Implantable tiny ultrasound-on-a-chip can monitor body processes: Study
USA: A team of researchers from Columbia University in New York City have developed a tiny, wireless computer chip that can be implanted into body parts and uses ultrasound for monitoring body temperature, and has the potential to measure more.
According to the study, published in the journal Science Advances, the computer chip which is the size of a dust mite may be the future of monitoring the human body and can be injected into the body to monitor processes in real-time. The implant acts as a probe for real-time temperature sensing, including the monitoring of body temperature and temperature changes resulting from the therapeutic application of ultrasound.
There has been increasing interest in wireless, miniaturized implantable medical devices for in vivo and in situ physiological monitoring.
Chen Shi, Department of Electrical Engineering, Columbia University, New York, NY, USA, and colleagues aimed to chips that can be injected into the body with a hypodermic needle and then communicate back out of the body using ultrasound, providing information about body characteristics they measure locally.
"We are working on ideas that allow devices like these to augment ultrasound by providing information within an ultrasound image that cannot be conveyed endogenously, like pH, temperature, identification and quantitation of small molecules and proteins," said senior author Kenneth Shepard.
The sub–0.1-mm3, sub–1-nW device, referred to as a mote, achieves aggressive miniaturization through the monolithic integration of a custom low-power temperature sensor chip with a microscale piezoelectric transducer fabricated on top of the chip. The small displaced volume of these motes allows them to be implanted or injected using minimally invasive techniques with improved biocompatibility.

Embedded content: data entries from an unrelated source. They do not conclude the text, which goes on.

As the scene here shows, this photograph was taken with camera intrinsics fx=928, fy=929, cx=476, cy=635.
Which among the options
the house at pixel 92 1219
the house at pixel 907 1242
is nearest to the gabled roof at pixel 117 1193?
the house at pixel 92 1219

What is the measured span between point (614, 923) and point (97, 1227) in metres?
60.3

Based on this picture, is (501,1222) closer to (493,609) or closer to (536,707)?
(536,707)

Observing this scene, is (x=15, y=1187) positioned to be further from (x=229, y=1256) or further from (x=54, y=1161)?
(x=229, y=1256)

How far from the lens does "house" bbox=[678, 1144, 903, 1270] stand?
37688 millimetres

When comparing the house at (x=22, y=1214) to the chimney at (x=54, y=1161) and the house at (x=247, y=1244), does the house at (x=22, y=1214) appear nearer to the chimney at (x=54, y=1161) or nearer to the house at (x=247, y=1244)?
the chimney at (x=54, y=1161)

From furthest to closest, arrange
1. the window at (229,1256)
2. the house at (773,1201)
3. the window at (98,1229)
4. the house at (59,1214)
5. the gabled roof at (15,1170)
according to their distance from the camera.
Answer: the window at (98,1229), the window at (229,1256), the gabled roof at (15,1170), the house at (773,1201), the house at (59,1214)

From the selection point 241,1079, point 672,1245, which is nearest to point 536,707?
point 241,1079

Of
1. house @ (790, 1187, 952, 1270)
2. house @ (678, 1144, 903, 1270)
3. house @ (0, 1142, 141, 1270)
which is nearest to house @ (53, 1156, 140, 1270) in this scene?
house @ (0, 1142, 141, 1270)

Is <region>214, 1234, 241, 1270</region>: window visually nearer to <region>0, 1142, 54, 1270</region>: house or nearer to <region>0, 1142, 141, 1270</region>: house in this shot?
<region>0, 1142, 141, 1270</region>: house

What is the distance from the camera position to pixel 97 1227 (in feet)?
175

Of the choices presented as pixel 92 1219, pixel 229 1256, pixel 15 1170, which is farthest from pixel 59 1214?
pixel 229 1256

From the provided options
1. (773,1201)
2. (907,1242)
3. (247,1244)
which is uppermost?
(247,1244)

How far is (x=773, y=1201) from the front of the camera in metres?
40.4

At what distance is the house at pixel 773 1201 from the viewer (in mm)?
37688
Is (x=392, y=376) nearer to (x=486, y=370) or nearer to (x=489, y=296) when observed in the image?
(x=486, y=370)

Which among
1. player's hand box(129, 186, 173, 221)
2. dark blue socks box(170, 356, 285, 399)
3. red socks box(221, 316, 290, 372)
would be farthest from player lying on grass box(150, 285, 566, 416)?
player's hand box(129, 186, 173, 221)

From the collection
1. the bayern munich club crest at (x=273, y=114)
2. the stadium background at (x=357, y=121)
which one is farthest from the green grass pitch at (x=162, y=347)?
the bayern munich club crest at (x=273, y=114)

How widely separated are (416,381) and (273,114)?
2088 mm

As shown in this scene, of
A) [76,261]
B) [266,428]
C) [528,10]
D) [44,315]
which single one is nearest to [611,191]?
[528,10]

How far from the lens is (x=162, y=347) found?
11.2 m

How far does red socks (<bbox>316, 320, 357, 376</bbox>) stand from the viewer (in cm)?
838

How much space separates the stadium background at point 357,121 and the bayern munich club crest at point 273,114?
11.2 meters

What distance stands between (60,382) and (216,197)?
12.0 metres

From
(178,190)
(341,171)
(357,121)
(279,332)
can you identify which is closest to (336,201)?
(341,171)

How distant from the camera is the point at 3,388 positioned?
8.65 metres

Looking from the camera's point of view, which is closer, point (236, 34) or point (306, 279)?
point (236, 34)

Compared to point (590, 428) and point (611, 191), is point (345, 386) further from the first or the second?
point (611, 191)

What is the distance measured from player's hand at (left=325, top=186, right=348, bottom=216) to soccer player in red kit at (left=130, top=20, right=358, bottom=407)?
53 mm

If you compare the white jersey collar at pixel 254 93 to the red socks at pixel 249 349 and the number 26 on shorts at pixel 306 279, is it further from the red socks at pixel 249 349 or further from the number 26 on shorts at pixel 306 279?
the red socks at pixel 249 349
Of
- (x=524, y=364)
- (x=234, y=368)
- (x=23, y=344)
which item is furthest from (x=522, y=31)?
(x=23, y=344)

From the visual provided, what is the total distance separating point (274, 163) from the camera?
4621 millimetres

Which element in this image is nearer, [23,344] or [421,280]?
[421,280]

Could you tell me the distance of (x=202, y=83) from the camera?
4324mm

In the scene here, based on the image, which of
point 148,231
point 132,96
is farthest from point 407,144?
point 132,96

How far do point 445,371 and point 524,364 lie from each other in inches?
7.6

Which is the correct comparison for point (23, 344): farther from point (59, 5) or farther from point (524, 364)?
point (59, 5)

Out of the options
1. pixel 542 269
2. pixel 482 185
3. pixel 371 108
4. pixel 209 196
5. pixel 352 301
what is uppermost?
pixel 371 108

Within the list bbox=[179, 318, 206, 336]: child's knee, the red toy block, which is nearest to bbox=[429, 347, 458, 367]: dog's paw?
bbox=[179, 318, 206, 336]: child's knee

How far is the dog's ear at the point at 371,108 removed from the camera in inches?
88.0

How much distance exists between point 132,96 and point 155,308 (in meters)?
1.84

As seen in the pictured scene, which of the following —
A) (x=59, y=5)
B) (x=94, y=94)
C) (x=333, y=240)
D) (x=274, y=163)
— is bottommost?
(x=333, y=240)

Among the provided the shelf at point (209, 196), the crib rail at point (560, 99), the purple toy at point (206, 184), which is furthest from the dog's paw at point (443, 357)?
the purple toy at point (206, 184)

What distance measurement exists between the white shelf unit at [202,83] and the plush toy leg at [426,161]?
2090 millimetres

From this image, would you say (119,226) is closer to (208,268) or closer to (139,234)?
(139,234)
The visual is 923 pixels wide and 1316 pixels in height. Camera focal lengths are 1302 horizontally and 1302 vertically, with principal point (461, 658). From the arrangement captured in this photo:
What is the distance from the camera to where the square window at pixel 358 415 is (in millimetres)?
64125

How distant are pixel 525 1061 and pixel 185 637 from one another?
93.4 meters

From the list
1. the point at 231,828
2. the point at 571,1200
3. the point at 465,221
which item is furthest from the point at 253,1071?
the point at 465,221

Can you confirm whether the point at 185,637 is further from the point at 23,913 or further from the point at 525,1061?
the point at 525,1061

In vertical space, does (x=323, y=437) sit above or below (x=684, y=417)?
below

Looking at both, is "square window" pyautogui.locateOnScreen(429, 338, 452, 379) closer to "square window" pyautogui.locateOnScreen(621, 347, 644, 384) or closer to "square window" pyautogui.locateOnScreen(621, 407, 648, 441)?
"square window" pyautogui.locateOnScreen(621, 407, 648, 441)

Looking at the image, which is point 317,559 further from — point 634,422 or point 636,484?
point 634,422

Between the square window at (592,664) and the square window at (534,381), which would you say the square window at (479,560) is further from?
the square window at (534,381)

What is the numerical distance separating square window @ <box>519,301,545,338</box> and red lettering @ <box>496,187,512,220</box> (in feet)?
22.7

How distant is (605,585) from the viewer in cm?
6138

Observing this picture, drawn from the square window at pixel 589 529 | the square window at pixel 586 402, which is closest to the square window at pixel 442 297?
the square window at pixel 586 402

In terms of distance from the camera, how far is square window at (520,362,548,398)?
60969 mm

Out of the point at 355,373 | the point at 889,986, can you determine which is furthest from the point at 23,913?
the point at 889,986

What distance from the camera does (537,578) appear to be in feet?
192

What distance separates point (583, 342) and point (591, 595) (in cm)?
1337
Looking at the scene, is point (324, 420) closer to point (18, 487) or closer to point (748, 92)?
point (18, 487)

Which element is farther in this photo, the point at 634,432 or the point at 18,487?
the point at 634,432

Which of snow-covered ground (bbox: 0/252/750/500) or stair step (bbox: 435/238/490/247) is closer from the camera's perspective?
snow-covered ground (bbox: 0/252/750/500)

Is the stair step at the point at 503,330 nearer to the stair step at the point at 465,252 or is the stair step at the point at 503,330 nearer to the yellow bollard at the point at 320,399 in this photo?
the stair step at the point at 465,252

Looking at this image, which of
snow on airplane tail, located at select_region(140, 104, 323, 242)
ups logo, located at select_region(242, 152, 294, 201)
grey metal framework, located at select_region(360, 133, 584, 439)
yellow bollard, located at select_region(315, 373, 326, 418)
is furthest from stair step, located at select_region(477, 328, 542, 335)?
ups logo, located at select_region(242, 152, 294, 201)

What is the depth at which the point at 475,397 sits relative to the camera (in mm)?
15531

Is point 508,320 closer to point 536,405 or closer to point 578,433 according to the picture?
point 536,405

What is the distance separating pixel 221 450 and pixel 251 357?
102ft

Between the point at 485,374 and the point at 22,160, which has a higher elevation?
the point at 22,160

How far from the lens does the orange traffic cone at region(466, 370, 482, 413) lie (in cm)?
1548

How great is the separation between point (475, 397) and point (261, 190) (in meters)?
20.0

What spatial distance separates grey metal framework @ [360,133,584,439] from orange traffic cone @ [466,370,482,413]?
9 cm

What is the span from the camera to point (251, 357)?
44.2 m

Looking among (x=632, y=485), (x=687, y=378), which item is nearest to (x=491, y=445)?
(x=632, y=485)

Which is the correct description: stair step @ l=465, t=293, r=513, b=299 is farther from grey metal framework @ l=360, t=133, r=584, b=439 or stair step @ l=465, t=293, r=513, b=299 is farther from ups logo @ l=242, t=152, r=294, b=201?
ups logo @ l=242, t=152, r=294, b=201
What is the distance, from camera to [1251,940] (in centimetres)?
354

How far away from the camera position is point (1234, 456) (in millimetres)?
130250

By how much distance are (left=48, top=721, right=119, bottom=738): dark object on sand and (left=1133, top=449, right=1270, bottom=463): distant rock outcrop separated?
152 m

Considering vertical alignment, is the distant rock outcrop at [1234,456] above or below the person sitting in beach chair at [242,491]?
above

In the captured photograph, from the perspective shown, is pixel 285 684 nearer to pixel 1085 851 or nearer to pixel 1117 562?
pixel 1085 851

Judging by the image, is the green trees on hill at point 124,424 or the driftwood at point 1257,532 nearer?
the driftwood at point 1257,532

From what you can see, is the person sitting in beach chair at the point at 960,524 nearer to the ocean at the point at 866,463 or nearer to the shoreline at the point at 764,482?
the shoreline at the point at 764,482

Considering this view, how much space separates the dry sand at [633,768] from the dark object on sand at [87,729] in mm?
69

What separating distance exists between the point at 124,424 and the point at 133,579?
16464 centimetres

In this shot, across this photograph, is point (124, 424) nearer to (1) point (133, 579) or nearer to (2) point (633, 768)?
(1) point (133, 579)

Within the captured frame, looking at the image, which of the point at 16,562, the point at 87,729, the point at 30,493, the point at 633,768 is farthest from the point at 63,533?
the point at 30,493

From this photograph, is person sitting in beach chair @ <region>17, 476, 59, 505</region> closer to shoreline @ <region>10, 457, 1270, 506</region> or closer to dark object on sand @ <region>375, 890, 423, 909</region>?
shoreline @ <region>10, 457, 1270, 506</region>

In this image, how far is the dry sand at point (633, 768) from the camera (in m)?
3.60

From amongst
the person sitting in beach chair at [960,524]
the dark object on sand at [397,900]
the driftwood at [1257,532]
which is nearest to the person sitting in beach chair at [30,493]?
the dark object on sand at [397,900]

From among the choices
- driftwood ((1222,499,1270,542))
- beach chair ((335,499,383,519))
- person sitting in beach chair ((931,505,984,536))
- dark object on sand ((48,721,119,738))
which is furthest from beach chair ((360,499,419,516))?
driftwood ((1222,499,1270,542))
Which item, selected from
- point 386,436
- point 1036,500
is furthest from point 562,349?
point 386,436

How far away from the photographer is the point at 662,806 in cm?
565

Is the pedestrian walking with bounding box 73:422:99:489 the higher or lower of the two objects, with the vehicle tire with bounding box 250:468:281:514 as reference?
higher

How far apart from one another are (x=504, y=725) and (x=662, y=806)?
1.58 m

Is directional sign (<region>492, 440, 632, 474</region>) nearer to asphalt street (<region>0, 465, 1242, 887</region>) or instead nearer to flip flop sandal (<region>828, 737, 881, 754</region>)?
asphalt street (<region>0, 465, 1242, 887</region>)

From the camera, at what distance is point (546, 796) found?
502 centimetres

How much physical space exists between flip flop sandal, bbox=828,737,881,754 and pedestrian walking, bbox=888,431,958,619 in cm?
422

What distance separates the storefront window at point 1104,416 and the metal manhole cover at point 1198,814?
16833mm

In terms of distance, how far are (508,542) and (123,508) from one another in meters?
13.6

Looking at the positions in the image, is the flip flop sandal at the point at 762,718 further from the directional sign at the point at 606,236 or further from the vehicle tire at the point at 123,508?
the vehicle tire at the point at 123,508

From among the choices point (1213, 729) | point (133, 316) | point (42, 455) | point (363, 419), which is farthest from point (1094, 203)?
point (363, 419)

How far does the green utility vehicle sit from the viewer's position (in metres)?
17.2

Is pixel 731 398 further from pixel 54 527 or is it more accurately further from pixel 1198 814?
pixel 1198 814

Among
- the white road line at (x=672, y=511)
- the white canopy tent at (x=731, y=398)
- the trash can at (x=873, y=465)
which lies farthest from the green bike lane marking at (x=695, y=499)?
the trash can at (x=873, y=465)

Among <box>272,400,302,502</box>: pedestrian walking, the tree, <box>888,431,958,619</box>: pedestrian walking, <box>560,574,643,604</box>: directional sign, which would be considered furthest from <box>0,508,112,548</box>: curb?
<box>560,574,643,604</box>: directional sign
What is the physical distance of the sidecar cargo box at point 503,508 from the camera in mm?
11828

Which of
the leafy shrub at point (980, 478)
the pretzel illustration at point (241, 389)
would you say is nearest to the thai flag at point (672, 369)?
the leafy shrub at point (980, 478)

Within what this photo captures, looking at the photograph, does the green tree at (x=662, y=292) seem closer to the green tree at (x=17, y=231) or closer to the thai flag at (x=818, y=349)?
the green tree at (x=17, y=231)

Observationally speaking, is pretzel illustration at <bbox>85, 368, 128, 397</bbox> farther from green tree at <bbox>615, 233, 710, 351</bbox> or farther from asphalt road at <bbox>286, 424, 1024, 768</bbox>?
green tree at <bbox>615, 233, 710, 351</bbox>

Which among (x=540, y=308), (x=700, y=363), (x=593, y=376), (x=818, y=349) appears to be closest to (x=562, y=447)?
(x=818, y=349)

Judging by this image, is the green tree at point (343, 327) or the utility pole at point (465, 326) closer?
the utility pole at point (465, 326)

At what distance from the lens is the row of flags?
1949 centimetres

"We demonstrate their sensing functionality in vivo for an ultrasound neurostimulation procedure in mice," wrote the authors. "Our motes have the potential to be adapted to the distributed and localized sensing of other clinically relevant physiological parameters."
"Functionality at greater tissue depths could be achieved with further reduction in the device power consumption, a reduction in the ultrasound operating frequency, and the application of two-dimensional ultrasound imaging array for more effective focusing of ultrasound energy to the implanted motes and more effective capture of the backscattered signals," the team wrote.
The authors are calling this the world's smallest single-chip system that is a complete functioning electronic circuit.
Reference:
The study titled, "Application of a sub–0.1-mm3 implantable mote for in vivo real-time wireless temperature sensing," is published in the journal Science Advances.